Sometimes I meet men in the woods, if I’m not warned in time by the dull thuds of their axes cutting down trees one by one. I pretend not to see them. On Sundays the poor come to gather fuel in the woods, which they strip like the speckled heads of aloes; the trunks are hauled away on ropes and form rough tracks, which gather the rain during storms and provoke landfalls. May everything go to similar ruin in the cities of the human race; may I, as I walk along one day, see chimney tops emerging from the earth, meet parts of streets falling off into ravines, and stumble on strips of railroad track in the middle of the forest.

But you must wonder if I don’t ever feel this solitude of mine weighing on me, if some evening, one of those long twilights, I haven’t gone down, without any definite idea in my head, toward the houses of the human race. I did go, one warm twilight, toward those walls surrounding the gardens below, and climbed down over the medlar trees; but when I heard women laughing and a distant child calling, back I came up here. That was the last time; now I’m up here alone. Well, I get frightened of making a mistake every now and again, as you do. And so, like you, I go on as I was before.

You’re afraid of me, of course, and you’re right. Not because of that affair, though. That, whether it ever happened or not, was so many years ago it doesn’t matter now, anyway.

That woman, that dark woman who came up here to scythe —I had only been up here a short time then and was still full of human emotions—well, I saw her working high on the slope and she hailed me and I didn’t reply and passed by. Yes, I was still full of human emotions then, and of an old resentment, too; and because of that old resentment—not against her, I don’t even remember her face—I went up behind her without her hearing me.

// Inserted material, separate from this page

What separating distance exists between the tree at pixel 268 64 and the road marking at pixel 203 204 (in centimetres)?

Now, the tale as people tell it is obviously false, for it was late and there wasn’t a soul in the valley and when I put my hands around her throat no one heard her. But I would have to tell you my story from the beginning for you to understand.

Ah, well, let’s not mention that evening any more. Here I live, sharing my lettuce with snails that perforate the leaves, and I know all the places where toadstools grow and can tell the good ones from the poisonous; about women and their poisons I don’t think any more. Being chaste is nothing but a habit, after all.

She was the last one, that dark woman with the scythe. The sky was full of clouds, I remember, dark clouds scudding along. It must have been under a hurrying sky like that, on slopes cropped by goats, that the first human marriage took place. In contact between human beings there can only, I know, be mutual terror and shame. That’s what I wanted, to see the terror and shame, just the terror and shame, in her eyes; that’s the only reason I did it to her, believe me.

No one has said a word about it to me, ever; there isn’t a word they can say, since the valley was deserted that evening. But every night, when the hills are lost in the dark and I can’t follow the meaning of an old book by the light of the lantern, and I sense the town with its human beings and its lights and music down below, I feel the voices of you all accusing me.

But there was no one to see me there in the valley; they say those things because the woman never returned home.

And if dogs passing by always stop to sniff at a certain spot, and bay and scratch the ground with their paws, it’s because there’s an old moles’ lair there—I swear it, just an old moles’ lair.